佐藤愛子さんの娘と孫が語る、世にも奇妙な年賀状づくり「大まじめにふざける。それがわが家の《掟》でしょうか」
シリーズ累計178万部、佐藤愛子さんの大人気エッセイが映画化!『九十歳。何がめでたい』が6月21日から全国公開です。主演を務めるのは、2023年に90歳を迎えた草笛光子さん。エネルギッシュかつチャーミングな、等身大の佐藤愛子さんを演じます。作中には、娘・杉山響子さんと孫・桃子さんとの間で長年続いた”年賀状”を送り合うシーンも。映画では響子さんは真矢みきさん、桃子さんは藤間紫さん孫にあたる藤間爽子さんが演じています。今回は、響子さんと桃子さんが年賀状作成について語った『婦人公論』2017年7月25日号の記事を掲載します。 【写真】ブルマー姿の佐藤さんも! ****** 娘の響子さんによると、佐藤愛子さんが小説の次に大切にしているという孫との《コスプレ年賀状》。生後1歳から20年間愛子さんと登場した孫と、撮影・演出を担当した娘に、その制作秘話を聞いてみると──(撮影=大河内禎) * * * * * * * ◆企画もヘアメイクも3人で 桃子 振り返ると、20年も続いたんだね。大学2年生までこんなことやってたんだと思うと……。 響子 「孫が生まれたら年賀状に載せよう」って、おばあちゃんと話してたのよ。 桃子 大学生のときに年賀状をSNSにアップしたら、当時付き合っていた人から、「あれはやめてほしい」って言われて。「あ、うちってちょっとおかしいのかも」と思った。 響子 でもおばあちゃんは、「そんなことを言う奴はつまらん」って、一蹴してたね。「おもしろい」ということに、ものすごく価値を置く人だから。 桃子 まじめにふざけないと、おばあちゃん怒るもんね。
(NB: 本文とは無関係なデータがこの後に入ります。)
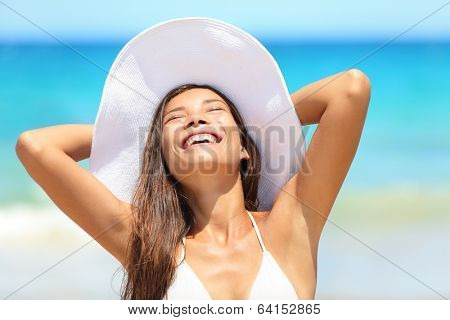 Beach woman enjoying sun tanning on travel smiling under blue sky. Cheerful beautiful bikini girl sun tanning having fun on tropical beach. Fresh laughing mixed race Asian Caucasian model on holidays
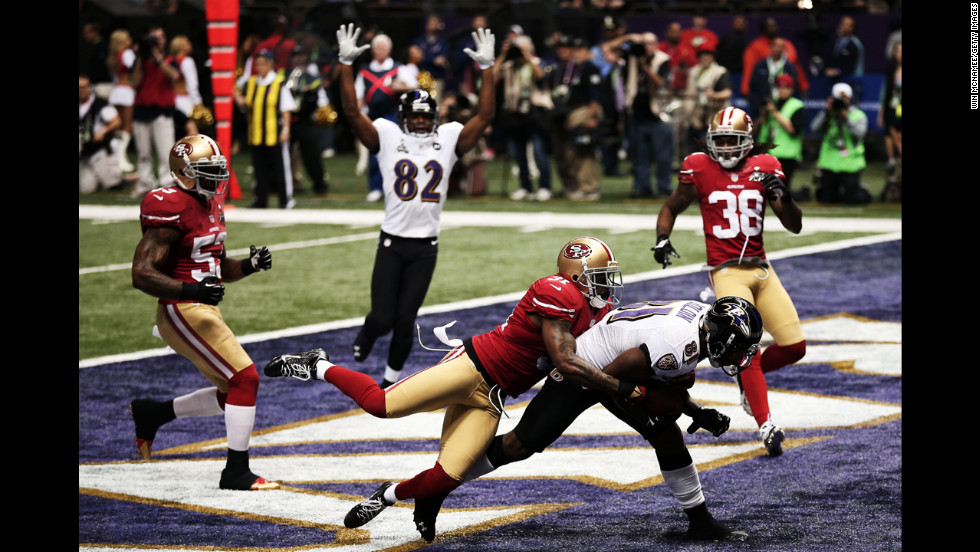 Donte Whitner of the 49ers tries to defend Anquan Boldin of the Ravens.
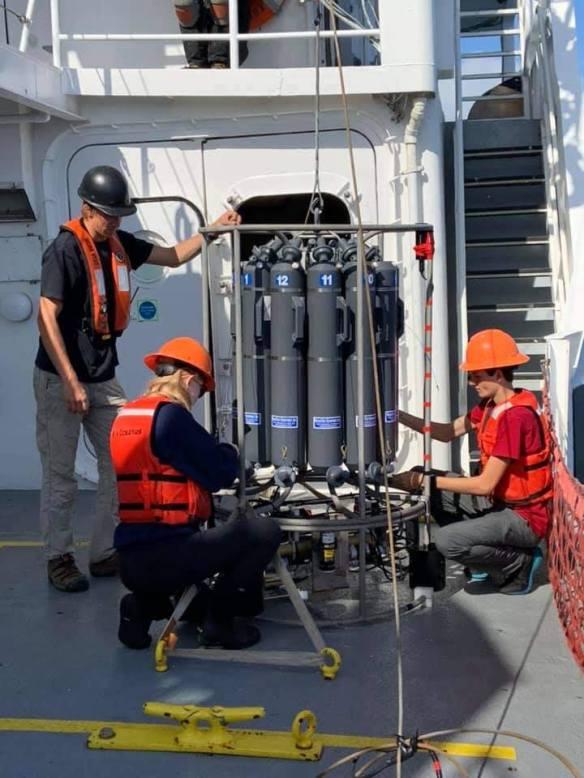 Three people prepare the CTD instrument on deck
響子 準備だって大変だよ。8月に北海道の別荘へ行くときに撮ることも多かったから、それまでに「何をやろうか」ってテーマを決める。 桃子 小道具も用意して。当日は特殊メイクに始まり、撮影が終わるまでに4時間くらいかけてさ。 響子 100円ショップで買ってきたメイク道具で工夫しながら、お化けとか、ヤマンバギャルに仕上げる。 桃子 人が来るとみんなで逃げたよね。北海道のだだっぴろい牧草地は隠れる場所がないから、家まで走って。 響子 さすがに見られたらまずいでしょ。80を超えたばあさんが、ヤマンバギャルの格好してるんだよ。でも思春期の頃は、あんたもさすがにやる気がなかったね。 桃子 でも、おばあちゃんは赤ちゃんの格好で、「ベエベエ!」「ほら、こんなふうにするんだ!」って怒る。当時、私は演劇をやっていたから、プロ根性で乗り切ったけれど。 響子 撮り終えた後はへとへとだったよ。さらに、できあがった写真に対しても、おばあちゃんからダメ出しが入る。 桃子 「あぁ、ここで茶碗を転がしておけばよかった……」とか。 響子 私は撮影と監督を兼ねてたから、いろいろと演出もしたけど。おばあちゃんなりのこだわりがあったみたい。